Challenge
Exact reproduction is required for all entries.

###

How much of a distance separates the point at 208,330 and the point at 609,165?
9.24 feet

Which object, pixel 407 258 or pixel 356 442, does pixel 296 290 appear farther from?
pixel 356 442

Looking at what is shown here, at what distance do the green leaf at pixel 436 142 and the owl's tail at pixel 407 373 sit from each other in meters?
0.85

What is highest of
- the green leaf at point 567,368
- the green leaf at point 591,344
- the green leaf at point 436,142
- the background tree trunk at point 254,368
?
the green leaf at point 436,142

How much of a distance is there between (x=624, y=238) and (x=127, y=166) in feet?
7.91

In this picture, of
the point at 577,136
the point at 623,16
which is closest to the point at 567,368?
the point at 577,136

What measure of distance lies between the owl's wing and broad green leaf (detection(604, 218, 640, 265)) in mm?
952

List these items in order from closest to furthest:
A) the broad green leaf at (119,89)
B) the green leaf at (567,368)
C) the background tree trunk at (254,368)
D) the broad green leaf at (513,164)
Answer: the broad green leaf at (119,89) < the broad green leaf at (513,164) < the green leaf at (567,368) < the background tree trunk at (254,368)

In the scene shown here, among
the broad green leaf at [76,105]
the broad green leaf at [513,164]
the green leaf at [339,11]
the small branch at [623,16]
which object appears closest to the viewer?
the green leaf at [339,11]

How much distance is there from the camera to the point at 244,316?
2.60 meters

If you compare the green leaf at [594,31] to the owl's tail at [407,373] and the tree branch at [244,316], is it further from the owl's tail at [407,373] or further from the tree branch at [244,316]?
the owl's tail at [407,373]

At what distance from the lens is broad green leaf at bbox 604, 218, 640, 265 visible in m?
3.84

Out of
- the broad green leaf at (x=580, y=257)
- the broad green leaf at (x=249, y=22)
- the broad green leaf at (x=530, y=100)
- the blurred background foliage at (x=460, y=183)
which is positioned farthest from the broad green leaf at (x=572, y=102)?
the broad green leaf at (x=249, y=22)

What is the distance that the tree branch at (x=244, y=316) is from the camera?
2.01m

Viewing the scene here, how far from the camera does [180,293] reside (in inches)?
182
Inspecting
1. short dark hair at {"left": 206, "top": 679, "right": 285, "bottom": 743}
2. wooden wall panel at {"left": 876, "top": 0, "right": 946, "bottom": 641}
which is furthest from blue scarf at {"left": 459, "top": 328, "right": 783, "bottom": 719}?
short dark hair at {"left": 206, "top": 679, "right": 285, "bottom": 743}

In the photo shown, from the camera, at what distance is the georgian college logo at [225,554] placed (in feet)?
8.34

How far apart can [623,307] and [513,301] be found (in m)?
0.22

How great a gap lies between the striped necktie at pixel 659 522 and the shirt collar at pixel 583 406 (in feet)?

###

Exercise result
How much of a distance separates the point at 208,330 and the point at 609,165?
9.24 feet

Which object, pixel 407 258 or pixel 356 442, does pixel 296 290 appear farther from?
pixel 356 442

Looking at what is shown here, at what distance do the green leaf at pixel 436 142 and the owl's tail at pixel 407 373 sit from each other in meters?
0.85

What is highest of
- the green leaf at point 567,368
- the green leaf at point 591,344
- the green leaf at point 436,142
- the background tree trunk at point 254,368
?
the green leaf at point 436,142

How much of a distance is there between (x=624, y=238) and (x=127, y=166) in feet?
7.91

In this picture, of
the point at 577,136
the point at 623,16
which is closest to the point at 567,368?
the point at 577,136

What measure of distance lies between the owl's wing and broad green leaf (detection(604, 218, 640, 265)) in mm?
952

List these items in order from closest to furthest:
A) the broad green leaf at (119,89)
B) the green leaf at (567,368)
C) the background tree trunk at (254,368)
D) the broad green leaf at (513,164)
Answer: the broad green leaf at (119,89) < the broad green leaf at (513,164) < the green leaf at (567,368) < the background tree trunk at (254,368)

In the scene shown here, among
the broad green leaf at [76,105]
the broad green leaf at [513,164]
the green leaf at [339,11]
the small branch at [623,16]
which object appears closest to the viewer?
the green leaf at [339,11]

How much distance is there from the camera to the point at 244,316?
2.60 meters

If you compare the green leaf at [594,31] to the owl's tail at [407,373] and the tree branch at [244,316], is it further from the owl's tail at [407,373] or further from the tree branch at [244,316]?
the owl's tail at [407,373]

At what distance from the lens is broad green leaf at bbox 604, 218, 640, 265 visible in m?
3.84

Out of
- the broad green leaf at (x=580, y=257)
- the broad green leaf at (x=249, y=22)
- the broad green leaf at (x=530, y=100)
- the blurred background foliage at (x=460, y=183)
which is positioned farthest from the broad green leaf at (x=572, y=102)?
the broad green leaf at (x=249, y=22)

What is the distance that the tree branch at (x=244, y=316) is from the camera?
2.01m

Viewing the scene here, how far from the camera does [180,293] reside (in inches)?
182
Inspecting
1. short dark hair at {"left": 206, "top": 679, "right": 285, "bottom": 743}
2. wooden wall panel at {"left": 876, "top": 0, "right": 946, "bottom": 641}
which is furthest from blue scarf at {"left": 459, "top": 328, "right": 783, "bottom": 719}?
short dark hair at {"left": 206, "top": 679, "right": 285, "bottom": 743}

In the photo shown, from the camera, at what distance is the georgian college logo at [225,554] placed (in feet)?
8.34

How far apart can [623,307] and [513,301] be found (in m)?
0.22

How great a gap lies between the striped necktie at pixel 659 522 and the shirt collar at pixel 583 406 (in feet)?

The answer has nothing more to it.